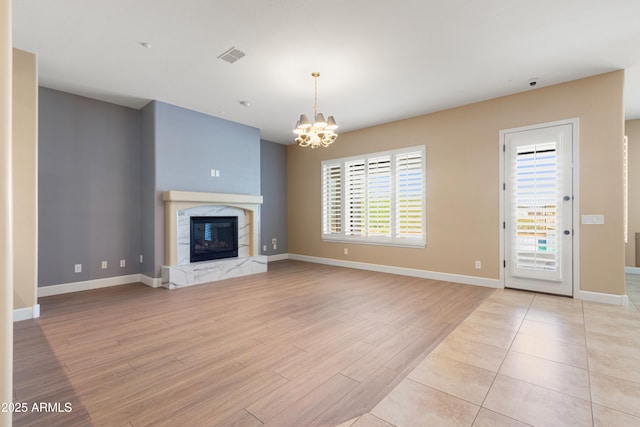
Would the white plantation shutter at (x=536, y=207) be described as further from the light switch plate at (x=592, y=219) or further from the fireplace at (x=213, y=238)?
the fireplace at (x=213, y=238)

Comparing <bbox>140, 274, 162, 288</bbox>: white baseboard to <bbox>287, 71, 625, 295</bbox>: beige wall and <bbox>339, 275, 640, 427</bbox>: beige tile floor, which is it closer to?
<bbox>287, 71, 625, 295</bbox>: beige wall

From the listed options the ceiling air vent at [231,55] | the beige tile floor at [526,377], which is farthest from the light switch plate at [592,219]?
the ceiling air vent at [231,55]

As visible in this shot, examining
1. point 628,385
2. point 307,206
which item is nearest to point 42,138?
point 307,206

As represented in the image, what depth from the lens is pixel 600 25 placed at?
9.70 feet

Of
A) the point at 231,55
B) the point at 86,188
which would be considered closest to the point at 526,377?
the point at 231,55

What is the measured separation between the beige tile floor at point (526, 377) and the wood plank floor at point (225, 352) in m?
0.19

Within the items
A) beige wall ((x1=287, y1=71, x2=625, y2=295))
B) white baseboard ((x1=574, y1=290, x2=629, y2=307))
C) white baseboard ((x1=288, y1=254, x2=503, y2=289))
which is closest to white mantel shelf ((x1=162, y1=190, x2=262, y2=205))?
beige wall ((x1=287, y1=71, x2=625, y2=295))

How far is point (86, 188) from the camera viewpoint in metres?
4.82

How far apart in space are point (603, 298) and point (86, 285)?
7.65 metres

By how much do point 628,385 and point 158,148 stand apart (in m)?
6.20

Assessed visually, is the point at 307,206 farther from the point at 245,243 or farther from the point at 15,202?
the point at 15,202

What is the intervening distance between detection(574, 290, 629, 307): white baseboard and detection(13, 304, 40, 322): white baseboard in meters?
7.04

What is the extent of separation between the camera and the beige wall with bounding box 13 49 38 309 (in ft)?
11.2

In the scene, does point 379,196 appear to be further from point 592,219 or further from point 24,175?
point 24,175
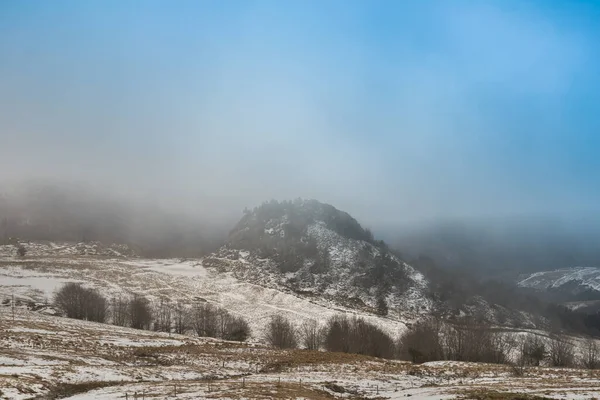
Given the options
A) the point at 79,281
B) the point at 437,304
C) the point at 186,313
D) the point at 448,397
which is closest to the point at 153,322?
the point at 186,313

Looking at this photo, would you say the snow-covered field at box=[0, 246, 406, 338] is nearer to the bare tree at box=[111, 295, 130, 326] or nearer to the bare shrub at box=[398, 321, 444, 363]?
the bare tree at box=[111, 295, 130, 326]

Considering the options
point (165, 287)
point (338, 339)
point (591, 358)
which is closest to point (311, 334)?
point (338, 339)

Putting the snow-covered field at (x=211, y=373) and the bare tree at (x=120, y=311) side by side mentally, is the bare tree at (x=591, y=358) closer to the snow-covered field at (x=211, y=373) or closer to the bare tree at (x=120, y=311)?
the snow-covered field at (x=211, y=373)

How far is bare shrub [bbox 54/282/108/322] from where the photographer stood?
91.7m

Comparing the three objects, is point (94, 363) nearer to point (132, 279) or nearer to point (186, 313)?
point (186, 313)

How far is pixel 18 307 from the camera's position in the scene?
8575 cm

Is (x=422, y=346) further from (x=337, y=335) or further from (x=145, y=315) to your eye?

+===+

### [What this task involves]
Retype every item above word for word, without the pictures.

### [Response for this exercise]
Would the white plantation shutter at (x=536, y=207) be described as further from the light switch plate at (x=592, y=219) or further from the fireplace at (x=213, y=238)?
the fireplace at (x=213, y=238)

Comparing <bbox>140, 274, 162, 288</bbox>: white baseboard to <bbox>287, 71, 625, 295</bbox>: beige wall and <bbox>339, 275, 640, 427</bbox>: beige tile floor, which is it closer to?
<bbox>287, 71, 625, 295</bbox>: beige wall

From the listed options the ceiling air vent at [231,55] | the beige tile floor at [526,377], which is farthest from the light switch plate at [592,219]?
the ceiling air vent at [231,55]

As visible in this shot, examining
1. point 628,385
2. point 307,206
which item is nearest to point 42,138?
point 307,206

As represented in the image, what depth from the lens is pixel 600 25 placed at?
9.70 feet

Of
A) the point at 231,55
B) the point at 86,188
which would be considered closest to the point at 526,377?
the point at 231,55

What is the measured separation between the beige tile floor at point (526, 377) and the wood plank floor at point (225, 352) in m?
0.19

Within the items
A) beige wall ((x1=287, y1=71, x2=625, y2=295))
B) white baseboard ((x1=574, y1=290, x2=629, y2=307))
C) white baseboard ((x1=288, y1=254, x2=503, y2=289))
which is closest to white mantel shelf ((x1=162, y1=190, x2=262, y2=205))?
beige wall ((x1=287, y1=71, x2=625, y2=295))

How far is point (86, 188) from the camera viewpoint in metres?
4.82

How far apart in space are point (603, 298) and point (86, 285)?
7.65 metres

By how much do point 628,385 and point 158,148 stand apart (in m)?
6.20

Assessed visually, is the point at 307,206 farther from the point at 245,243 or farther from the point at 15,202?
the point at 15,202

What is the intervening distance between detection(574, 290, 629, 307): white baseboard and detection(13, 304, 40, 322): white baseboard in meters?
7.04

What is the extent of separation between the camera and the beige wall with bounding box 13 49 38 309 (in ft)?
11.2

In the scene, does point 379,196 appear to be further from point 592,219 or further from point 24,175?
point 24,175
Given the options
A) the point at 79,281
B) the point at 437,304
C) the point at 186,313
D) the point at 448,397
which is closest to the point at 153,322?
the point at 186,313

Looking at this photo, would you say the snow-covered field at box=[0, 246, 406, 338] is nearer to the bare tree at box=[111, 295, 130, 326] or nearer to the bare shrub at box=[398, 321, 444, 363]?
the bare tree at box=[111, 295, 130, 326]

Considering the options
point (165, 287)
point (338, 339)
point (591, 358)
which is closest to point (311, 334)?
point (338, 339)

Putting the snow-covered field at (x=211, y=373) and the bare tree at (x=120, y=311) side by side mentally, is the bare tree at (x=591, y=358) closer to the snow-covered field at (x=211, y=373) or closer to the bare tree at (x=120, y=311)?
the snow-covered field at (x=211, y=373)

How far is bare shrub [bbox 54/282/108/322] from where the photographer stood?
91.7m

Comparing the three objects, is point (94, 363) nearer to point (132, 279) or nearer to point (186, 313)?
point (186, 313)

How far is pixel 18 307 from the camera's position in the scene?
8575 cm

Is (x=422, y=346) further from (x=337, y=335) or further from (x=145, y=315) to your eye?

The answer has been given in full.